## Begin INPUT RECORDS

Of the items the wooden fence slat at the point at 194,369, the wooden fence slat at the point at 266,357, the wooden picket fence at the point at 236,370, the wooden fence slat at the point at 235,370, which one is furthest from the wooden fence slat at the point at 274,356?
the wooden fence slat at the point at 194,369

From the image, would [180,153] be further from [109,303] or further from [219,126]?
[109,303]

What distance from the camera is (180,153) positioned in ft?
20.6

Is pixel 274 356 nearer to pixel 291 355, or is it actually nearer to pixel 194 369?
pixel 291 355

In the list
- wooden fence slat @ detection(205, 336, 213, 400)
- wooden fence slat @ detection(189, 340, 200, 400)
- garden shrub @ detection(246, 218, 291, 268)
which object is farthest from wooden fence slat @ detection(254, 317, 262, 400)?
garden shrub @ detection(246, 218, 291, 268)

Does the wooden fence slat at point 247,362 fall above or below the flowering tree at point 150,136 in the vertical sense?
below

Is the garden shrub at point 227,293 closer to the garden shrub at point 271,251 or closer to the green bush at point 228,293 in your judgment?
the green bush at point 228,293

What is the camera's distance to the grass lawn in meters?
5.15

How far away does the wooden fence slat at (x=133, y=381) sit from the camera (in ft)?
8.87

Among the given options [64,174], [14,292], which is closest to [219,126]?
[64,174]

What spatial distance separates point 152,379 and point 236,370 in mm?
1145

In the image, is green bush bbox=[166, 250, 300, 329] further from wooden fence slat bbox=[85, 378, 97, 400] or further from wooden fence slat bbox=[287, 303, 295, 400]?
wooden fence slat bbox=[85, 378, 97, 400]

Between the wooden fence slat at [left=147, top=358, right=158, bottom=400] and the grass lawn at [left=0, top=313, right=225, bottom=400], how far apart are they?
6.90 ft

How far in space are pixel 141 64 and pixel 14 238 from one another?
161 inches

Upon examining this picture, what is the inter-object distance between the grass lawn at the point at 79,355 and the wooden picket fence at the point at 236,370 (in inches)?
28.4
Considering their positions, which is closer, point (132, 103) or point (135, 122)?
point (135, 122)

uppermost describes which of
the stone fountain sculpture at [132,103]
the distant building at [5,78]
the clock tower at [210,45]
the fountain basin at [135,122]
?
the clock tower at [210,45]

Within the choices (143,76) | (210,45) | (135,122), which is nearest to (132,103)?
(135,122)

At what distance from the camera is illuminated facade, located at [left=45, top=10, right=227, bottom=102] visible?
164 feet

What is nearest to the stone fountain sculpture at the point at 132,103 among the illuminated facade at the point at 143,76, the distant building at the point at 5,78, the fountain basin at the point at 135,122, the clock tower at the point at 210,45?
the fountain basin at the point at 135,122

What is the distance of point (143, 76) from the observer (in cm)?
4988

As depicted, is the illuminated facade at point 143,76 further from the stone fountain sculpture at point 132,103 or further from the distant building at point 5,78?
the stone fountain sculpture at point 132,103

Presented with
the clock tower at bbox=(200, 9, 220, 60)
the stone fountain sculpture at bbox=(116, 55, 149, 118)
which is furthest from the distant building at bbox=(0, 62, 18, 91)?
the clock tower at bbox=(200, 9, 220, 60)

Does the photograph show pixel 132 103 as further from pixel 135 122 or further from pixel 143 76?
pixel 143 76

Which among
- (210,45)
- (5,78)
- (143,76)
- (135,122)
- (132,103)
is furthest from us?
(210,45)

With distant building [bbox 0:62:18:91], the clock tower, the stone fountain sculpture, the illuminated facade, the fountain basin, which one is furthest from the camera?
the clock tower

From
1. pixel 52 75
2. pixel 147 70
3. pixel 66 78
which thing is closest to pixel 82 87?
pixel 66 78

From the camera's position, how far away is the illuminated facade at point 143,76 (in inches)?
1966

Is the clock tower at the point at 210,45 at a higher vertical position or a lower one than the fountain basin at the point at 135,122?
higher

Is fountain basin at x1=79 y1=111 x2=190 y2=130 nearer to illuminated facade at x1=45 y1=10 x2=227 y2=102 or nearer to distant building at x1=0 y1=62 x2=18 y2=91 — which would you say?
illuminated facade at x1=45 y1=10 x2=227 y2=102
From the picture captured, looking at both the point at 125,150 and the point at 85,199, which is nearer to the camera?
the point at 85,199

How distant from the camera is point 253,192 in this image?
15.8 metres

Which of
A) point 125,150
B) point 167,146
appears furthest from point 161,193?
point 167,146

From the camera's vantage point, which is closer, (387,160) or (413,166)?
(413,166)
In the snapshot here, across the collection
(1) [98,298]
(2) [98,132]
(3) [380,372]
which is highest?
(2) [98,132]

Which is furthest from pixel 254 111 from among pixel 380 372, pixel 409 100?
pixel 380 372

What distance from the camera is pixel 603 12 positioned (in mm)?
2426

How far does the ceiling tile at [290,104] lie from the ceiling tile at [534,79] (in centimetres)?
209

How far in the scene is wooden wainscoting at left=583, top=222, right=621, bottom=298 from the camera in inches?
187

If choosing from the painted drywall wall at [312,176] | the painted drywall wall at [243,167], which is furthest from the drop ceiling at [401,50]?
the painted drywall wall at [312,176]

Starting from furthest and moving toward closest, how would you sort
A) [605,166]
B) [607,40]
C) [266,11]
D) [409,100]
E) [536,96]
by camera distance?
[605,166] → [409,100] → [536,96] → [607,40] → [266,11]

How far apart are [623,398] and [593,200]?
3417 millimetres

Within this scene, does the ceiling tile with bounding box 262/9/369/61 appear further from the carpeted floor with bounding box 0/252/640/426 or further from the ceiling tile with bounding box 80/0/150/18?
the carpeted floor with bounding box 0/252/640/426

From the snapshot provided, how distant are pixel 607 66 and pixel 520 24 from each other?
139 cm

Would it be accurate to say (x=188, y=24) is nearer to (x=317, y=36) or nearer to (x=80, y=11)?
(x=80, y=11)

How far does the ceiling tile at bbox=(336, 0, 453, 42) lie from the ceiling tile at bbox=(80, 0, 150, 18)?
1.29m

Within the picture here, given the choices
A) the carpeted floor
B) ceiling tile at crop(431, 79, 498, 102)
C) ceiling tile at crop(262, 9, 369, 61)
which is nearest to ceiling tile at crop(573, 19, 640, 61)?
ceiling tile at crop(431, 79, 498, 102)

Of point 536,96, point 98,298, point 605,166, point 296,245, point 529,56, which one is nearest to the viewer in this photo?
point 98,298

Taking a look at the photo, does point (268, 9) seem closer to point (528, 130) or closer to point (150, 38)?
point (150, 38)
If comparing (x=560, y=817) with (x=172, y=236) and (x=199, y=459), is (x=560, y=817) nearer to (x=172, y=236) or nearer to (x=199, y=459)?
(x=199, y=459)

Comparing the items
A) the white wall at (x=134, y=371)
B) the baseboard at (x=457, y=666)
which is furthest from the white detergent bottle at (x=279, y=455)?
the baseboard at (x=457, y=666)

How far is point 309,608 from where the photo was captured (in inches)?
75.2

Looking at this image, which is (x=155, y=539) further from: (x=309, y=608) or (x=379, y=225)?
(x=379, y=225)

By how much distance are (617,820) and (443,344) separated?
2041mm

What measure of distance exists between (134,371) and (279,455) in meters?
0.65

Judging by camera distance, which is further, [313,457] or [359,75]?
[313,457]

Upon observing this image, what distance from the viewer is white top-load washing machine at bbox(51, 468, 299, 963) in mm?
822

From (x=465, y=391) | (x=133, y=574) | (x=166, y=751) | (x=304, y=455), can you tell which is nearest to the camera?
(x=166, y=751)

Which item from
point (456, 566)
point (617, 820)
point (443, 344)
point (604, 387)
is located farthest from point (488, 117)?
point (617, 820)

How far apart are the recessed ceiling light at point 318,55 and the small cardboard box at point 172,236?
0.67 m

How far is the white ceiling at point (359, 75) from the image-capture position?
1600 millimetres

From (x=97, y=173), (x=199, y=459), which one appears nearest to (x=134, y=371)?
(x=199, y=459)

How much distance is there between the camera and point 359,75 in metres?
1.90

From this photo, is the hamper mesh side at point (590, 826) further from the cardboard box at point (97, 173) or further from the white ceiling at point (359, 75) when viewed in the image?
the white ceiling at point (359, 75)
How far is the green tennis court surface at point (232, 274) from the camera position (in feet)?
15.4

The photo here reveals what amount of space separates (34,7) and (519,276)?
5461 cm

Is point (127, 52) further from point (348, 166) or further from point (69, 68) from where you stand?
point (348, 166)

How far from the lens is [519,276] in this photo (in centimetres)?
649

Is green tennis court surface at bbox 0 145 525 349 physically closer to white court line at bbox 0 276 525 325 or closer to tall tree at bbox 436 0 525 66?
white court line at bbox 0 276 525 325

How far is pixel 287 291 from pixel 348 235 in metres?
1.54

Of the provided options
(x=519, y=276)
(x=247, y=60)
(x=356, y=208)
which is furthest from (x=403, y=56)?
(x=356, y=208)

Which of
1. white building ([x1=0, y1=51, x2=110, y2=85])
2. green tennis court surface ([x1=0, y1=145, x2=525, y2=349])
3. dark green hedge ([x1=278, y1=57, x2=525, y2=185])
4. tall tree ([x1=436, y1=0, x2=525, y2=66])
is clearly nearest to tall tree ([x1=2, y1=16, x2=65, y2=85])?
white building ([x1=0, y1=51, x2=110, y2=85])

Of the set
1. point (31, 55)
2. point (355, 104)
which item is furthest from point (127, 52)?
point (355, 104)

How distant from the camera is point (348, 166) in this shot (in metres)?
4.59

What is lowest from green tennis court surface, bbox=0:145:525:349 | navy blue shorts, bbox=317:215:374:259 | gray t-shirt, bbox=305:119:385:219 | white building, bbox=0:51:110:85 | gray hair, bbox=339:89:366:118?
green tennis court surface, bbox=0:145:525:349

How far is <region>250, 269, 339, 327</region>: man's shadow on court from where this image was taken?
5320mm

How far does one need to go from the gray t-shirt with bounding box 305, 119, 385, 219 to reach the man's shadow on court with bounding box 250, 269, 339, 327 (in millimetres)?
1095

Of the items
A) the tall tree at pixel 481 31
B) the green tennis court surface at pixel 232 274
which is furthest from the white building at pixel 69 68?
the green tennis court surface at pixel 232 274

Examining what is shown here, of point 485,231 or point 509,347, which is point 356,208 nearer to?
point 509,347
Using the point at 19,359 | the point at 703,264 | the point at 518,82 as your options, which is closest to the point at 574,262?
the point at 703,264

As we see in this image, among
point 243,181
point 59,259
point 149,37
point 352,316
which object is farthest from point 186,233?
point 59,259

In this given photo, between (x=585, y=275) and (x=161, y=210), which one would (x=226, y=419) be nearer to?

## End INPUT RECORDS

EXERCISE PROMPT -
Exactly as written, give again every line from the one containing "Examining what is" through the last line of the material above, and no other lines.

THE OUTPUT -
Examining what is shown here, of point 485,231 or point 509,347, which is point 356,208 nearer to?
point 509,347
Using the point at 19,359 | the point at 703,264 | the point at 518,82 as your options, which is closest to the point at 574,262?
the point at 703,264

As we see in this image, among
point 243,181
point 59,259
point 149,37
point 352,316
which object is farthest from point 186,233?
point 59,259

In this given photo, between (x=585, y=275) and (x=161, y=210), which one would (x=226, y=419) be nearer to?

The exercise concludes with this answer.